'''
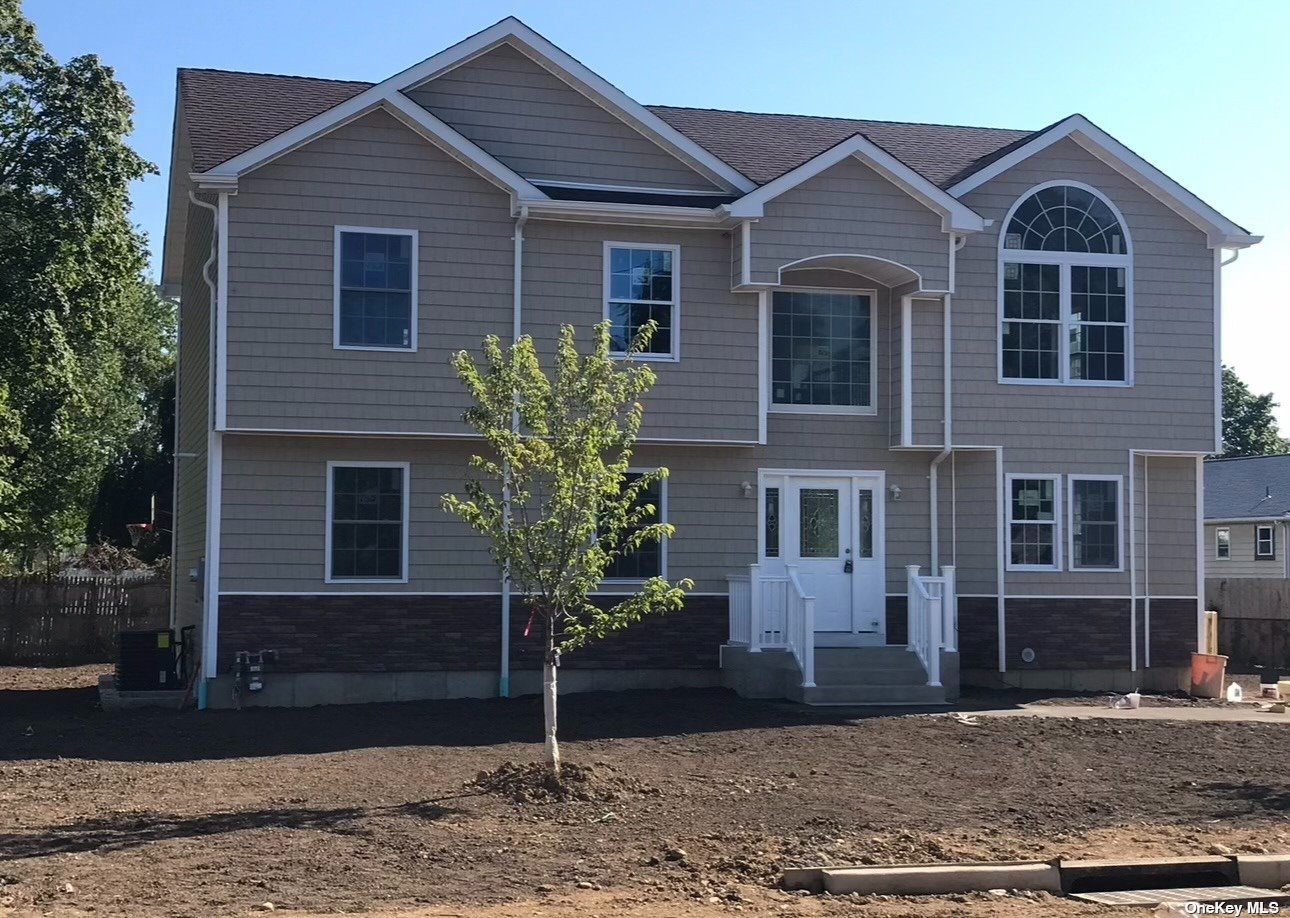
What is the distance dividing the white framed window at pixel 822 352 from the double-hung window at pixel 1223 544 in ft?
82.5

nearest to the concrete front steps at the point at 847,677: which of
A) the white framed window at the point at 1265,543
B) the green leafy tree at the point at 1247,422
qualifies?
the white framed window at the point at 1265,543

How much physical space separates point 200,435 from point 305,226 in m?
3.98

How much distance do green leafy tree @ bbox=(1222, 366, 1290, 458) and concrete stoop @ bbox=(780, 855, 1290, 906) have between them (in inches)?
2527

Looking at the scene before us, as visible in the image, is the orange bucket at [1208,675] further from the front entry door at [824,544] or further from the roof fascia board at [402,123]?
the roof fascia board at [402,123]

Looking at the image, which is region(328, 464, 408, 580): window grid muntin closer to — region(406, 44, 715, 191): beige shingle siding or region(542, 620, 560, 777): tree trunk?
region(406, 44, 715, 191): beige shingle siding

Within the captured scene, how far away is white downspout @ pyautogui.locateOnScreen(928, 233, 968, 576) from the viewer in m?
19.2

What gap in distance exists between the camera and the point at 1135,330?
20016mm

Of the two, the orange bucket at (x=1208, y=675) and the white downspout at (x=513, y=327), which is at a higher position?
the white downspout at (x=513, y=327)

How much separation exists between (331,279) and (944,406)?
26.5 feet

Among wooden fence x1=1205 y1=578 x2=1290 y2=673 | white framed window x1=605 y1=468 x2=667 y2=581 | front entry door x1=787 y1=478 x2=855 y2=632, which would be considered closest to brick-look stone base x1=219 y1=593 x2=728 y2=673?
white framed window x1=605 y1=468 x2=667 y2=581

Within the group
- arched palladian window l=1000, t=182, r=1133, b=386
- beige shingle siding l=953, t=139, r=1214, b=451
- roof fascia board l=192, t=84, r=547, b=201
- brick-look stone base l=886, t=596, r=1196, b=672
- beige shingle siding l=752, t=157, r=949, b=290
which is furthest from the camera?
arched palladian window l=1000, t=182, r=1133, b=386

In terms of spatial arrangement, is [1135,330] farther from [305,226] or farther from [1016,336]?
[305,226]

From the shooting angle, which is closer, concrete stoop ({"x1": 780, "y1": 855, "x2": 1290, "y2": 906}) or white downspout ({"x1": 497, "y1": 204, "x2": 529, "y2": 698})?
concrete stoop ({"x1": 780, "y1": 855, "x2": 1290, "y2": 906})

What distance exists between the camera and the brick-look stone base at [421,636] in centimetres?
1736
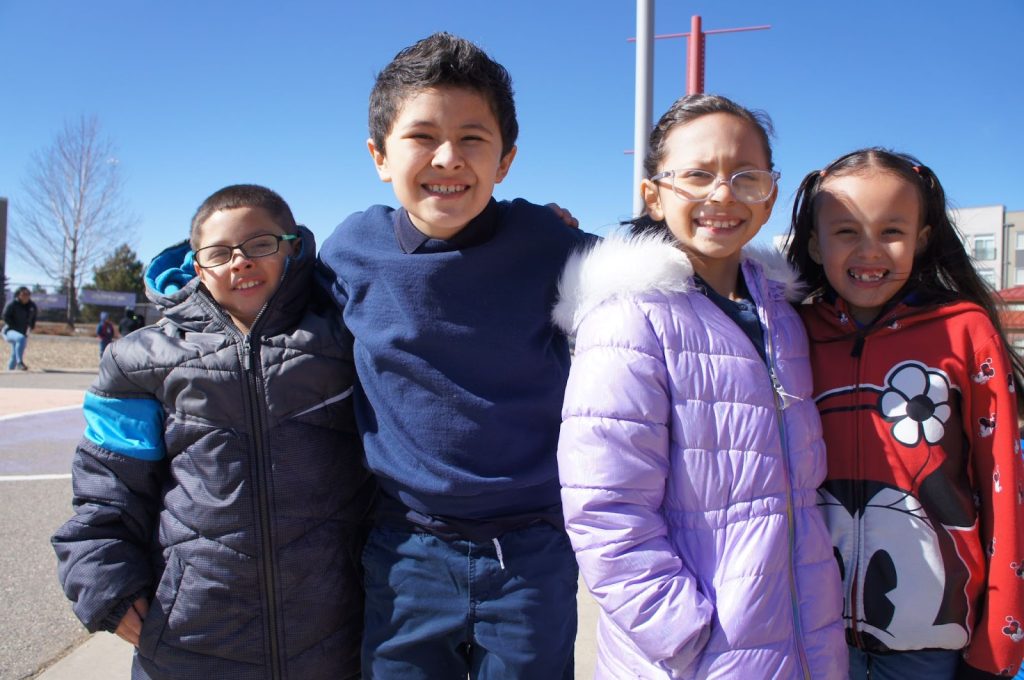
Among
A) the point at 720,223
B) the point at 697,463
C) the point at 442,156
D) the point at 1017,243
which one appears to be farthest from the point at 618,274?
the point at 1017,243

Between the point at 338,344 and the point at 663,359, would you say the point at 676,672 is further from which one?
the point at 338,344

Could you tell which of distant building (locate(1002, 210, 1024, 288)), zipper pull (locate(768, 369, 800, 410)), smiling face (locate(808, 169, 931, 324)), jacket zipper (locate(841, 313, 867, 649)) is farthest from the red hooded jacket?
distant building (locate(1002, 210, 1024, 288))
'''
'''
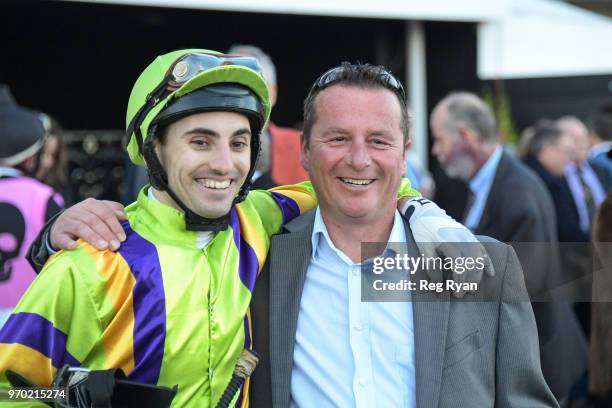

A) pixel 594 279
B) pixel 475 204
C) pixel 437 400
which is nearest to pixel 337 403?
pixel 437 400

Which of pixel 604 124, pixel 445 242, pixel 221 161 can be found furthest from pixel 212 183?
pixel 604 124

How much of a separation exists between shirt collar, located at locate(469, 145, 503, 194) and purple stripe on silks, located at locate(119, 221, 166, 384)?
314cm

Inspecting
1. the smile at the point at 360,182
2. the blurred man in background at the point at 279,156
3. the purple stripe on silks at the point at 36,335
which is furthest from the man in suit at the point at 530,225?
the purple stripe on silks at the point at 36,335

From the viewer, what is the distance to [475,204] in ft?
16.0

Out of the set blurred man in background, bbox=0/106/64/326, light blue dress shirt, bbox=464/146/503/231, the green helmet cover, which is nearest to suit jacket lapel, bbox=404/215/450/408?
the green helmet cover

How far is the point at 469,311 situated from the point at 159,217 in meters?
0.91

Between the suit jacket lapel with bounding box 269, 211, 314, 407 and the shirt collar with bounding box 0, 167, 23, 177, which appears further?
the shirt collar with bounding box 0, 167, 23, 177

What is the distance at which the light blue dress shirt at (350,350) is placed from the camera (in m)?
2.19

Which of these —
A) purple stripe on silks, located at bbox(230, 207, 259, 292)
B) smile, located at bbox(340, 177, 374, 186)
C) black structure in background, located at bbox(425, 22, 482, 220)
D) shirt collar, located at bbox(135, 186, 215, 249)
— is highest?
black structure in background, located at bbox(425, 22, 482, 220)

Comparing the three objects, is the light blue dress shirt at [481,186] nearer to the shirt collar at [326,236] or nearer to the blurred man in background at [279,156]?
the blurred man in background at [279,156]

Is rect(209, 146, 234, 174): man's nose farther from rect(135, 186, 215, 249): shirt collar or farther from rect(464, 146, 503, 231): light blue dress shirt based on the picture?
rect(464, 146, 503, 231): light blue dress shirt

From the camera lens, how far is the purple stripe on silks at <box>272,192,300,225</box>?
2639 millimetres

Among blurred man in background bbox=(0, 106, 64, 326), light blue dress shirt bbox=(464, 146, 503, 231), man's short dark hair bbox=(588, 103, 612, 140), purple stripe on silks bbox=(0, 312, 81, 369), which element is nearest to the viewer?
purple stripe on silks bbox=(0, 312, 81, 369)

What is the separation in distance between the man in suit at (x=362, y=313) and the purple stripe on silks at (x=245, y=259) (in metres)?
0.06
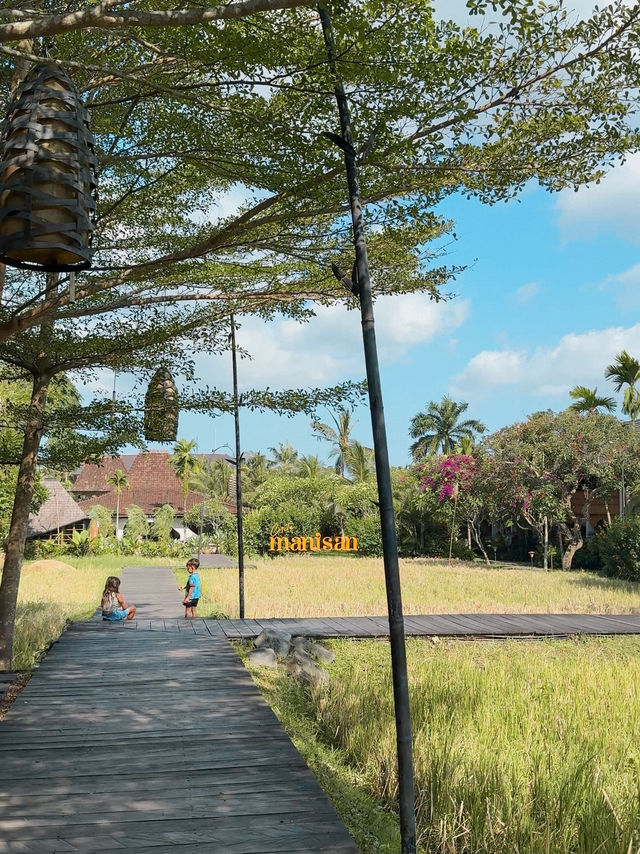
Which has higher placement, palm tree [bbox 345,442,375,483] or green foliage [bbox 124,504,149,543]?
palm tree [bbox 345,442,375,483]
'''
Please copy out the material word for word, beginning at the line that contains "Which of these —" and stopping after the line that contains "2639 millimetres".

Which of these —
A) purple stripe on silks, located at bbox(230, 207, 259, 292)
B) smile, located at bbox(340, 177, 374, 186)
C) black structure in background, located at bbox(425, 22, 482, 220)
D) shirt collar, located at bbox(135, 186, 215, 249)
— is highest?
black structure in background, located at bbox(425, 22, 482, 220)

Comparing the three objects, is the light blue dress shirt at [481,186] nearer to the shirt collar at [326,236] or nearer to the blurred man in background at [279,156]?
the blurred man in background at [279,156]

Is rect(209, 146, 234, 174): man's nose farther from rect(135, 186, 215, 249): shirt collar or farther from rect(464, 146, 503, 231): light blue dress shirt based on the picture?
rect(464, 146, 503, 231): light blue dress shirt

From the camera lens, how far is the purple stripe on silks at <box>272,192,300,225</box>?
2639 millimetres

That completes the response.